§ SUPPLIED MATERIAL:

—————

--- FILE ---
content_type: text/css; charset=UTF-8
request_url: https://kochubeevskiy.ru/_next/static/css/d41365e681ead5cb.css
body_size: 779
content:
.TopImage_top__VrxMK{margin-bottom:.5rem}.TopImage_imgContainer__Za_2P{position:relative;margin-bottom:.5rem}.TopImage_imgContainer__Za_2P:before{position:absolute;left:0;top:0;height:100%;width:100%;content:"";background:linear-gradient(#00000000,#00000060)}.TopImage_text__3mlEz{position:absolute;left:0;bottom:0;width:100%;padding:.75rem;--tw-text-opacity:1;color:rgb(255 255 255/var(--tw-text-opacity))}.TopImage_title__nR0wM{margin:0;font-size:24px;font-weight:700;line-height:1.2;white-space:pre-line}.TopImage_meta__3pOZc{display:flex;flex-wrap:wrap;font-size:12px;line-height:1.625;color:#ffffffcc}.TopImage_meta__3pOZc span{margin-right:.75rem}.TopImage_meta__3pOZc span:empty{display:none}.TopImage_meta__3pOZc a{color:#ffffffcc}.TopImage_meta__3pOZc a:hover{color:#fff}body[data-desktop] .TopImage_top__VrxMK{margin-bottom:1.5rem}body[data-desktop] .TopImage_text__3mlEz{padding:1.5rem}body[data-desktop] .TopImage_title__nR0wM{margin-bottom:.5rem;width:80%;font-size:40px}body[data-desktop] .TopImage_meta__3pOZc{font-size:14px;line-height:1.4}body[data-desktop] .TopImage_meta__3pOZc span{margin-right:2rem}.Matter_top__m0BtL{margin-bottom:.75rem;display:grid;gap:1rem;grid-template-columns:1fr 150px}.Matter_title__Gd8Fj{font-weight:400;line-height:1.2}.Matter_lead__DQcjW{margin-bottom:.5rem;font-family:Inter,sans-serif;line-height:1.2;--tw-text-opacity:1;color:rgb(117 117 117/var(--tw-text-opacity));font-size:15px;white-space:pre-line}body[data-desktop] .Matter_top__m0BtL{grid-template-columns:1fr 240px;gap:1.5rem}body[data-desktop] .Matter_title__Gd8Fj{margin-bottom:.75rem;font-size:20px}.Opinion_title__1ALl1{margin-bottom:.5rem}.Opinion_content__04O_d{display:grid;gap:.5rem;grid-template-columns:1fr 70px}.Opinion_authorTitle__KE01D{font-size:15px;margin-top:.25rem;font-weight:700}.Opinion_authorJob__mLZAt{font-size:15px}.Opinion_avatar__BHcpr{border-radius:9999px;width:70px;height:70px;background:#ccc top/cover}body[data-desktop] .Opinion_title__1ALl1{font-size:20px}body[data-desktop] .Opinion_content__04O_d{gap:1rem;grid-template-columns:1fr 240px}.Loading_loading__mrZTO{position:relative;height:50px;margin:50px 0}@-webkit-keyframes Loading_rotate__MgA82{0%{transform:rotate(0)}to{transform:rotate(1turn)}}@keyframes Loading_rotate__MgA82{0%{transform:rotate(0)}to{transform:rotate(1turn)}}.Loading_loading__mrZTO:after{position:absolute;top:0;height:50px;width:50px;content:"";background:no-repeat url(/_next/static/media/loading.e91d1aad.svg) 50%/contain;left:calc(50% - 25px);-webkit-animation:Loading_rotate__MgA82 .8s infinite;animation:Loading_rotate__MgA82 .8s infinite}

—————

§ AIM OF THE EXERCISE: The full listing above should be retyped without any alteration.

§ TASK RESPONSE:
--- FILE ---
content_type: text/css; charset=UTF-8
request_url: https://kochubeevskiy.ru/_next/static/css/d41365e681ead5cb.css
body_size: 779
content:
.TopImage_top__VrxMK{margin-bottom:.5rem}.TopImage_imgContainer__Za_2P{position:relative;margin-bottom:.5rem}.TopImage_imgContainer__Za_2P:before{position:absolute;left:0;top:0;height:100%;width:100%;content:"";background:linear-gradient(#00000000,#00000060)}.TopImage_text__3mlEz{position:absolute;left:0;bottom:0;width:100%;padding:.75rem;--tw-text-opacity:1;color:rgb(255 255 255/var(--tw-text-opacity))}.TopImage_title__nR0wM{margin:0;font-size:24px;font-weight:700;line-height:1.2;white-space:pre-line}.TopImage_meta__3pOZc{display:flex;flex-wrap:wrap;font-size:12px;line-height:1.625;color:#ffffffcc}.TopImage_meta__3pOZc span{margin-right:.75rem}.TopImage_meta__3pOZc span:empty{display:none}.TopImage_meta__3pOZc a{color:#ffffffcc}.TopImage_meta__3pOZc a:hover{color:#fff}body[data-desktop] .TopImage_top__VrxMK{margin-bottom:1.5rem}body[data-desktop] .TopImage_text__3mlEz{padding:1.5rem}body[data-desktop] .TopImage_title__nR0wM{margin-bottom:.5rem;width:80%;font-size:40px}body[data-desktop] .TopImage_meta__3pOZc{font-size:14px;line-height:1.4}body[data-desktop] .TopImage_meta__3pOZc span{margin-right:2rem}.Matter_top__m0BtL{margin-bottom:.75rem;display:grid;gap:1rem;grid-template-columns:1fr 150px}.Matter_title__Gd8Fj{font-weight:400;line-height:1.2}.Matter_lead__DQcjW{margin-bottom:.5rem;font-family:Inter,sans-serif;line-height:1.2;--tw-text-opacity:1;color:rgb(117 117 117/var(--tw-text-opacity));font-size:15px;white-space:pre-line}body[data-desktop] .Matter_top__m0BtL{grid-template-columns:1fr 240px;gap:1.5rem}body[data-desktop] .Matter_title__Gd8Fj{margin-bottom:.75rem;font-size:20px}.Opinion_title__1ALl1{margin-bottom:.5rem}.Opinion_content__04O_d{display:grid;gap:.5rem;grid-template-columns:1fr 70px}.Opinion_authorTitle__KE01D{font-size:15px;margin-top:.25rem;font-weight:700}.Opinion_authorJob__mLZAt{font-size:15px}.Opinion_avatar__BHcpr{border-radius:9999px;width:70px;height:70px;background:#ccc top/cover}body[data-desktop] .Opinion_title__1ALl1{font-size:20px}body[data-desktop] .Opinion_content__04O_d{gap:1rem;grid-template-columns:1fr 240px}.Loading_loading__mrZTO{position:relative;height:50px;margin:50px 0}@-webkit-keyframes Loading_rotate__MgA82{0%{transform:rotate(0)}to{transform:rotate(1turn)}}@keyframes Loading_rotate__MgA82{0%{transform:rotate(0)}to{transform:rotate(1turn)}}.Loading_loading__mrZTO:after{position:absolute;top:0;height:50px;width:50px;content:"";background:no-repeat url(/_next/static/media/loading.e91d1aad.svg) 50%/contain;left:calc(50% - 25px);-webkit-animation:Loading_rotate__MgA82 .8s infinite;animation:Loading_rotate__MgA82 .8s infinite}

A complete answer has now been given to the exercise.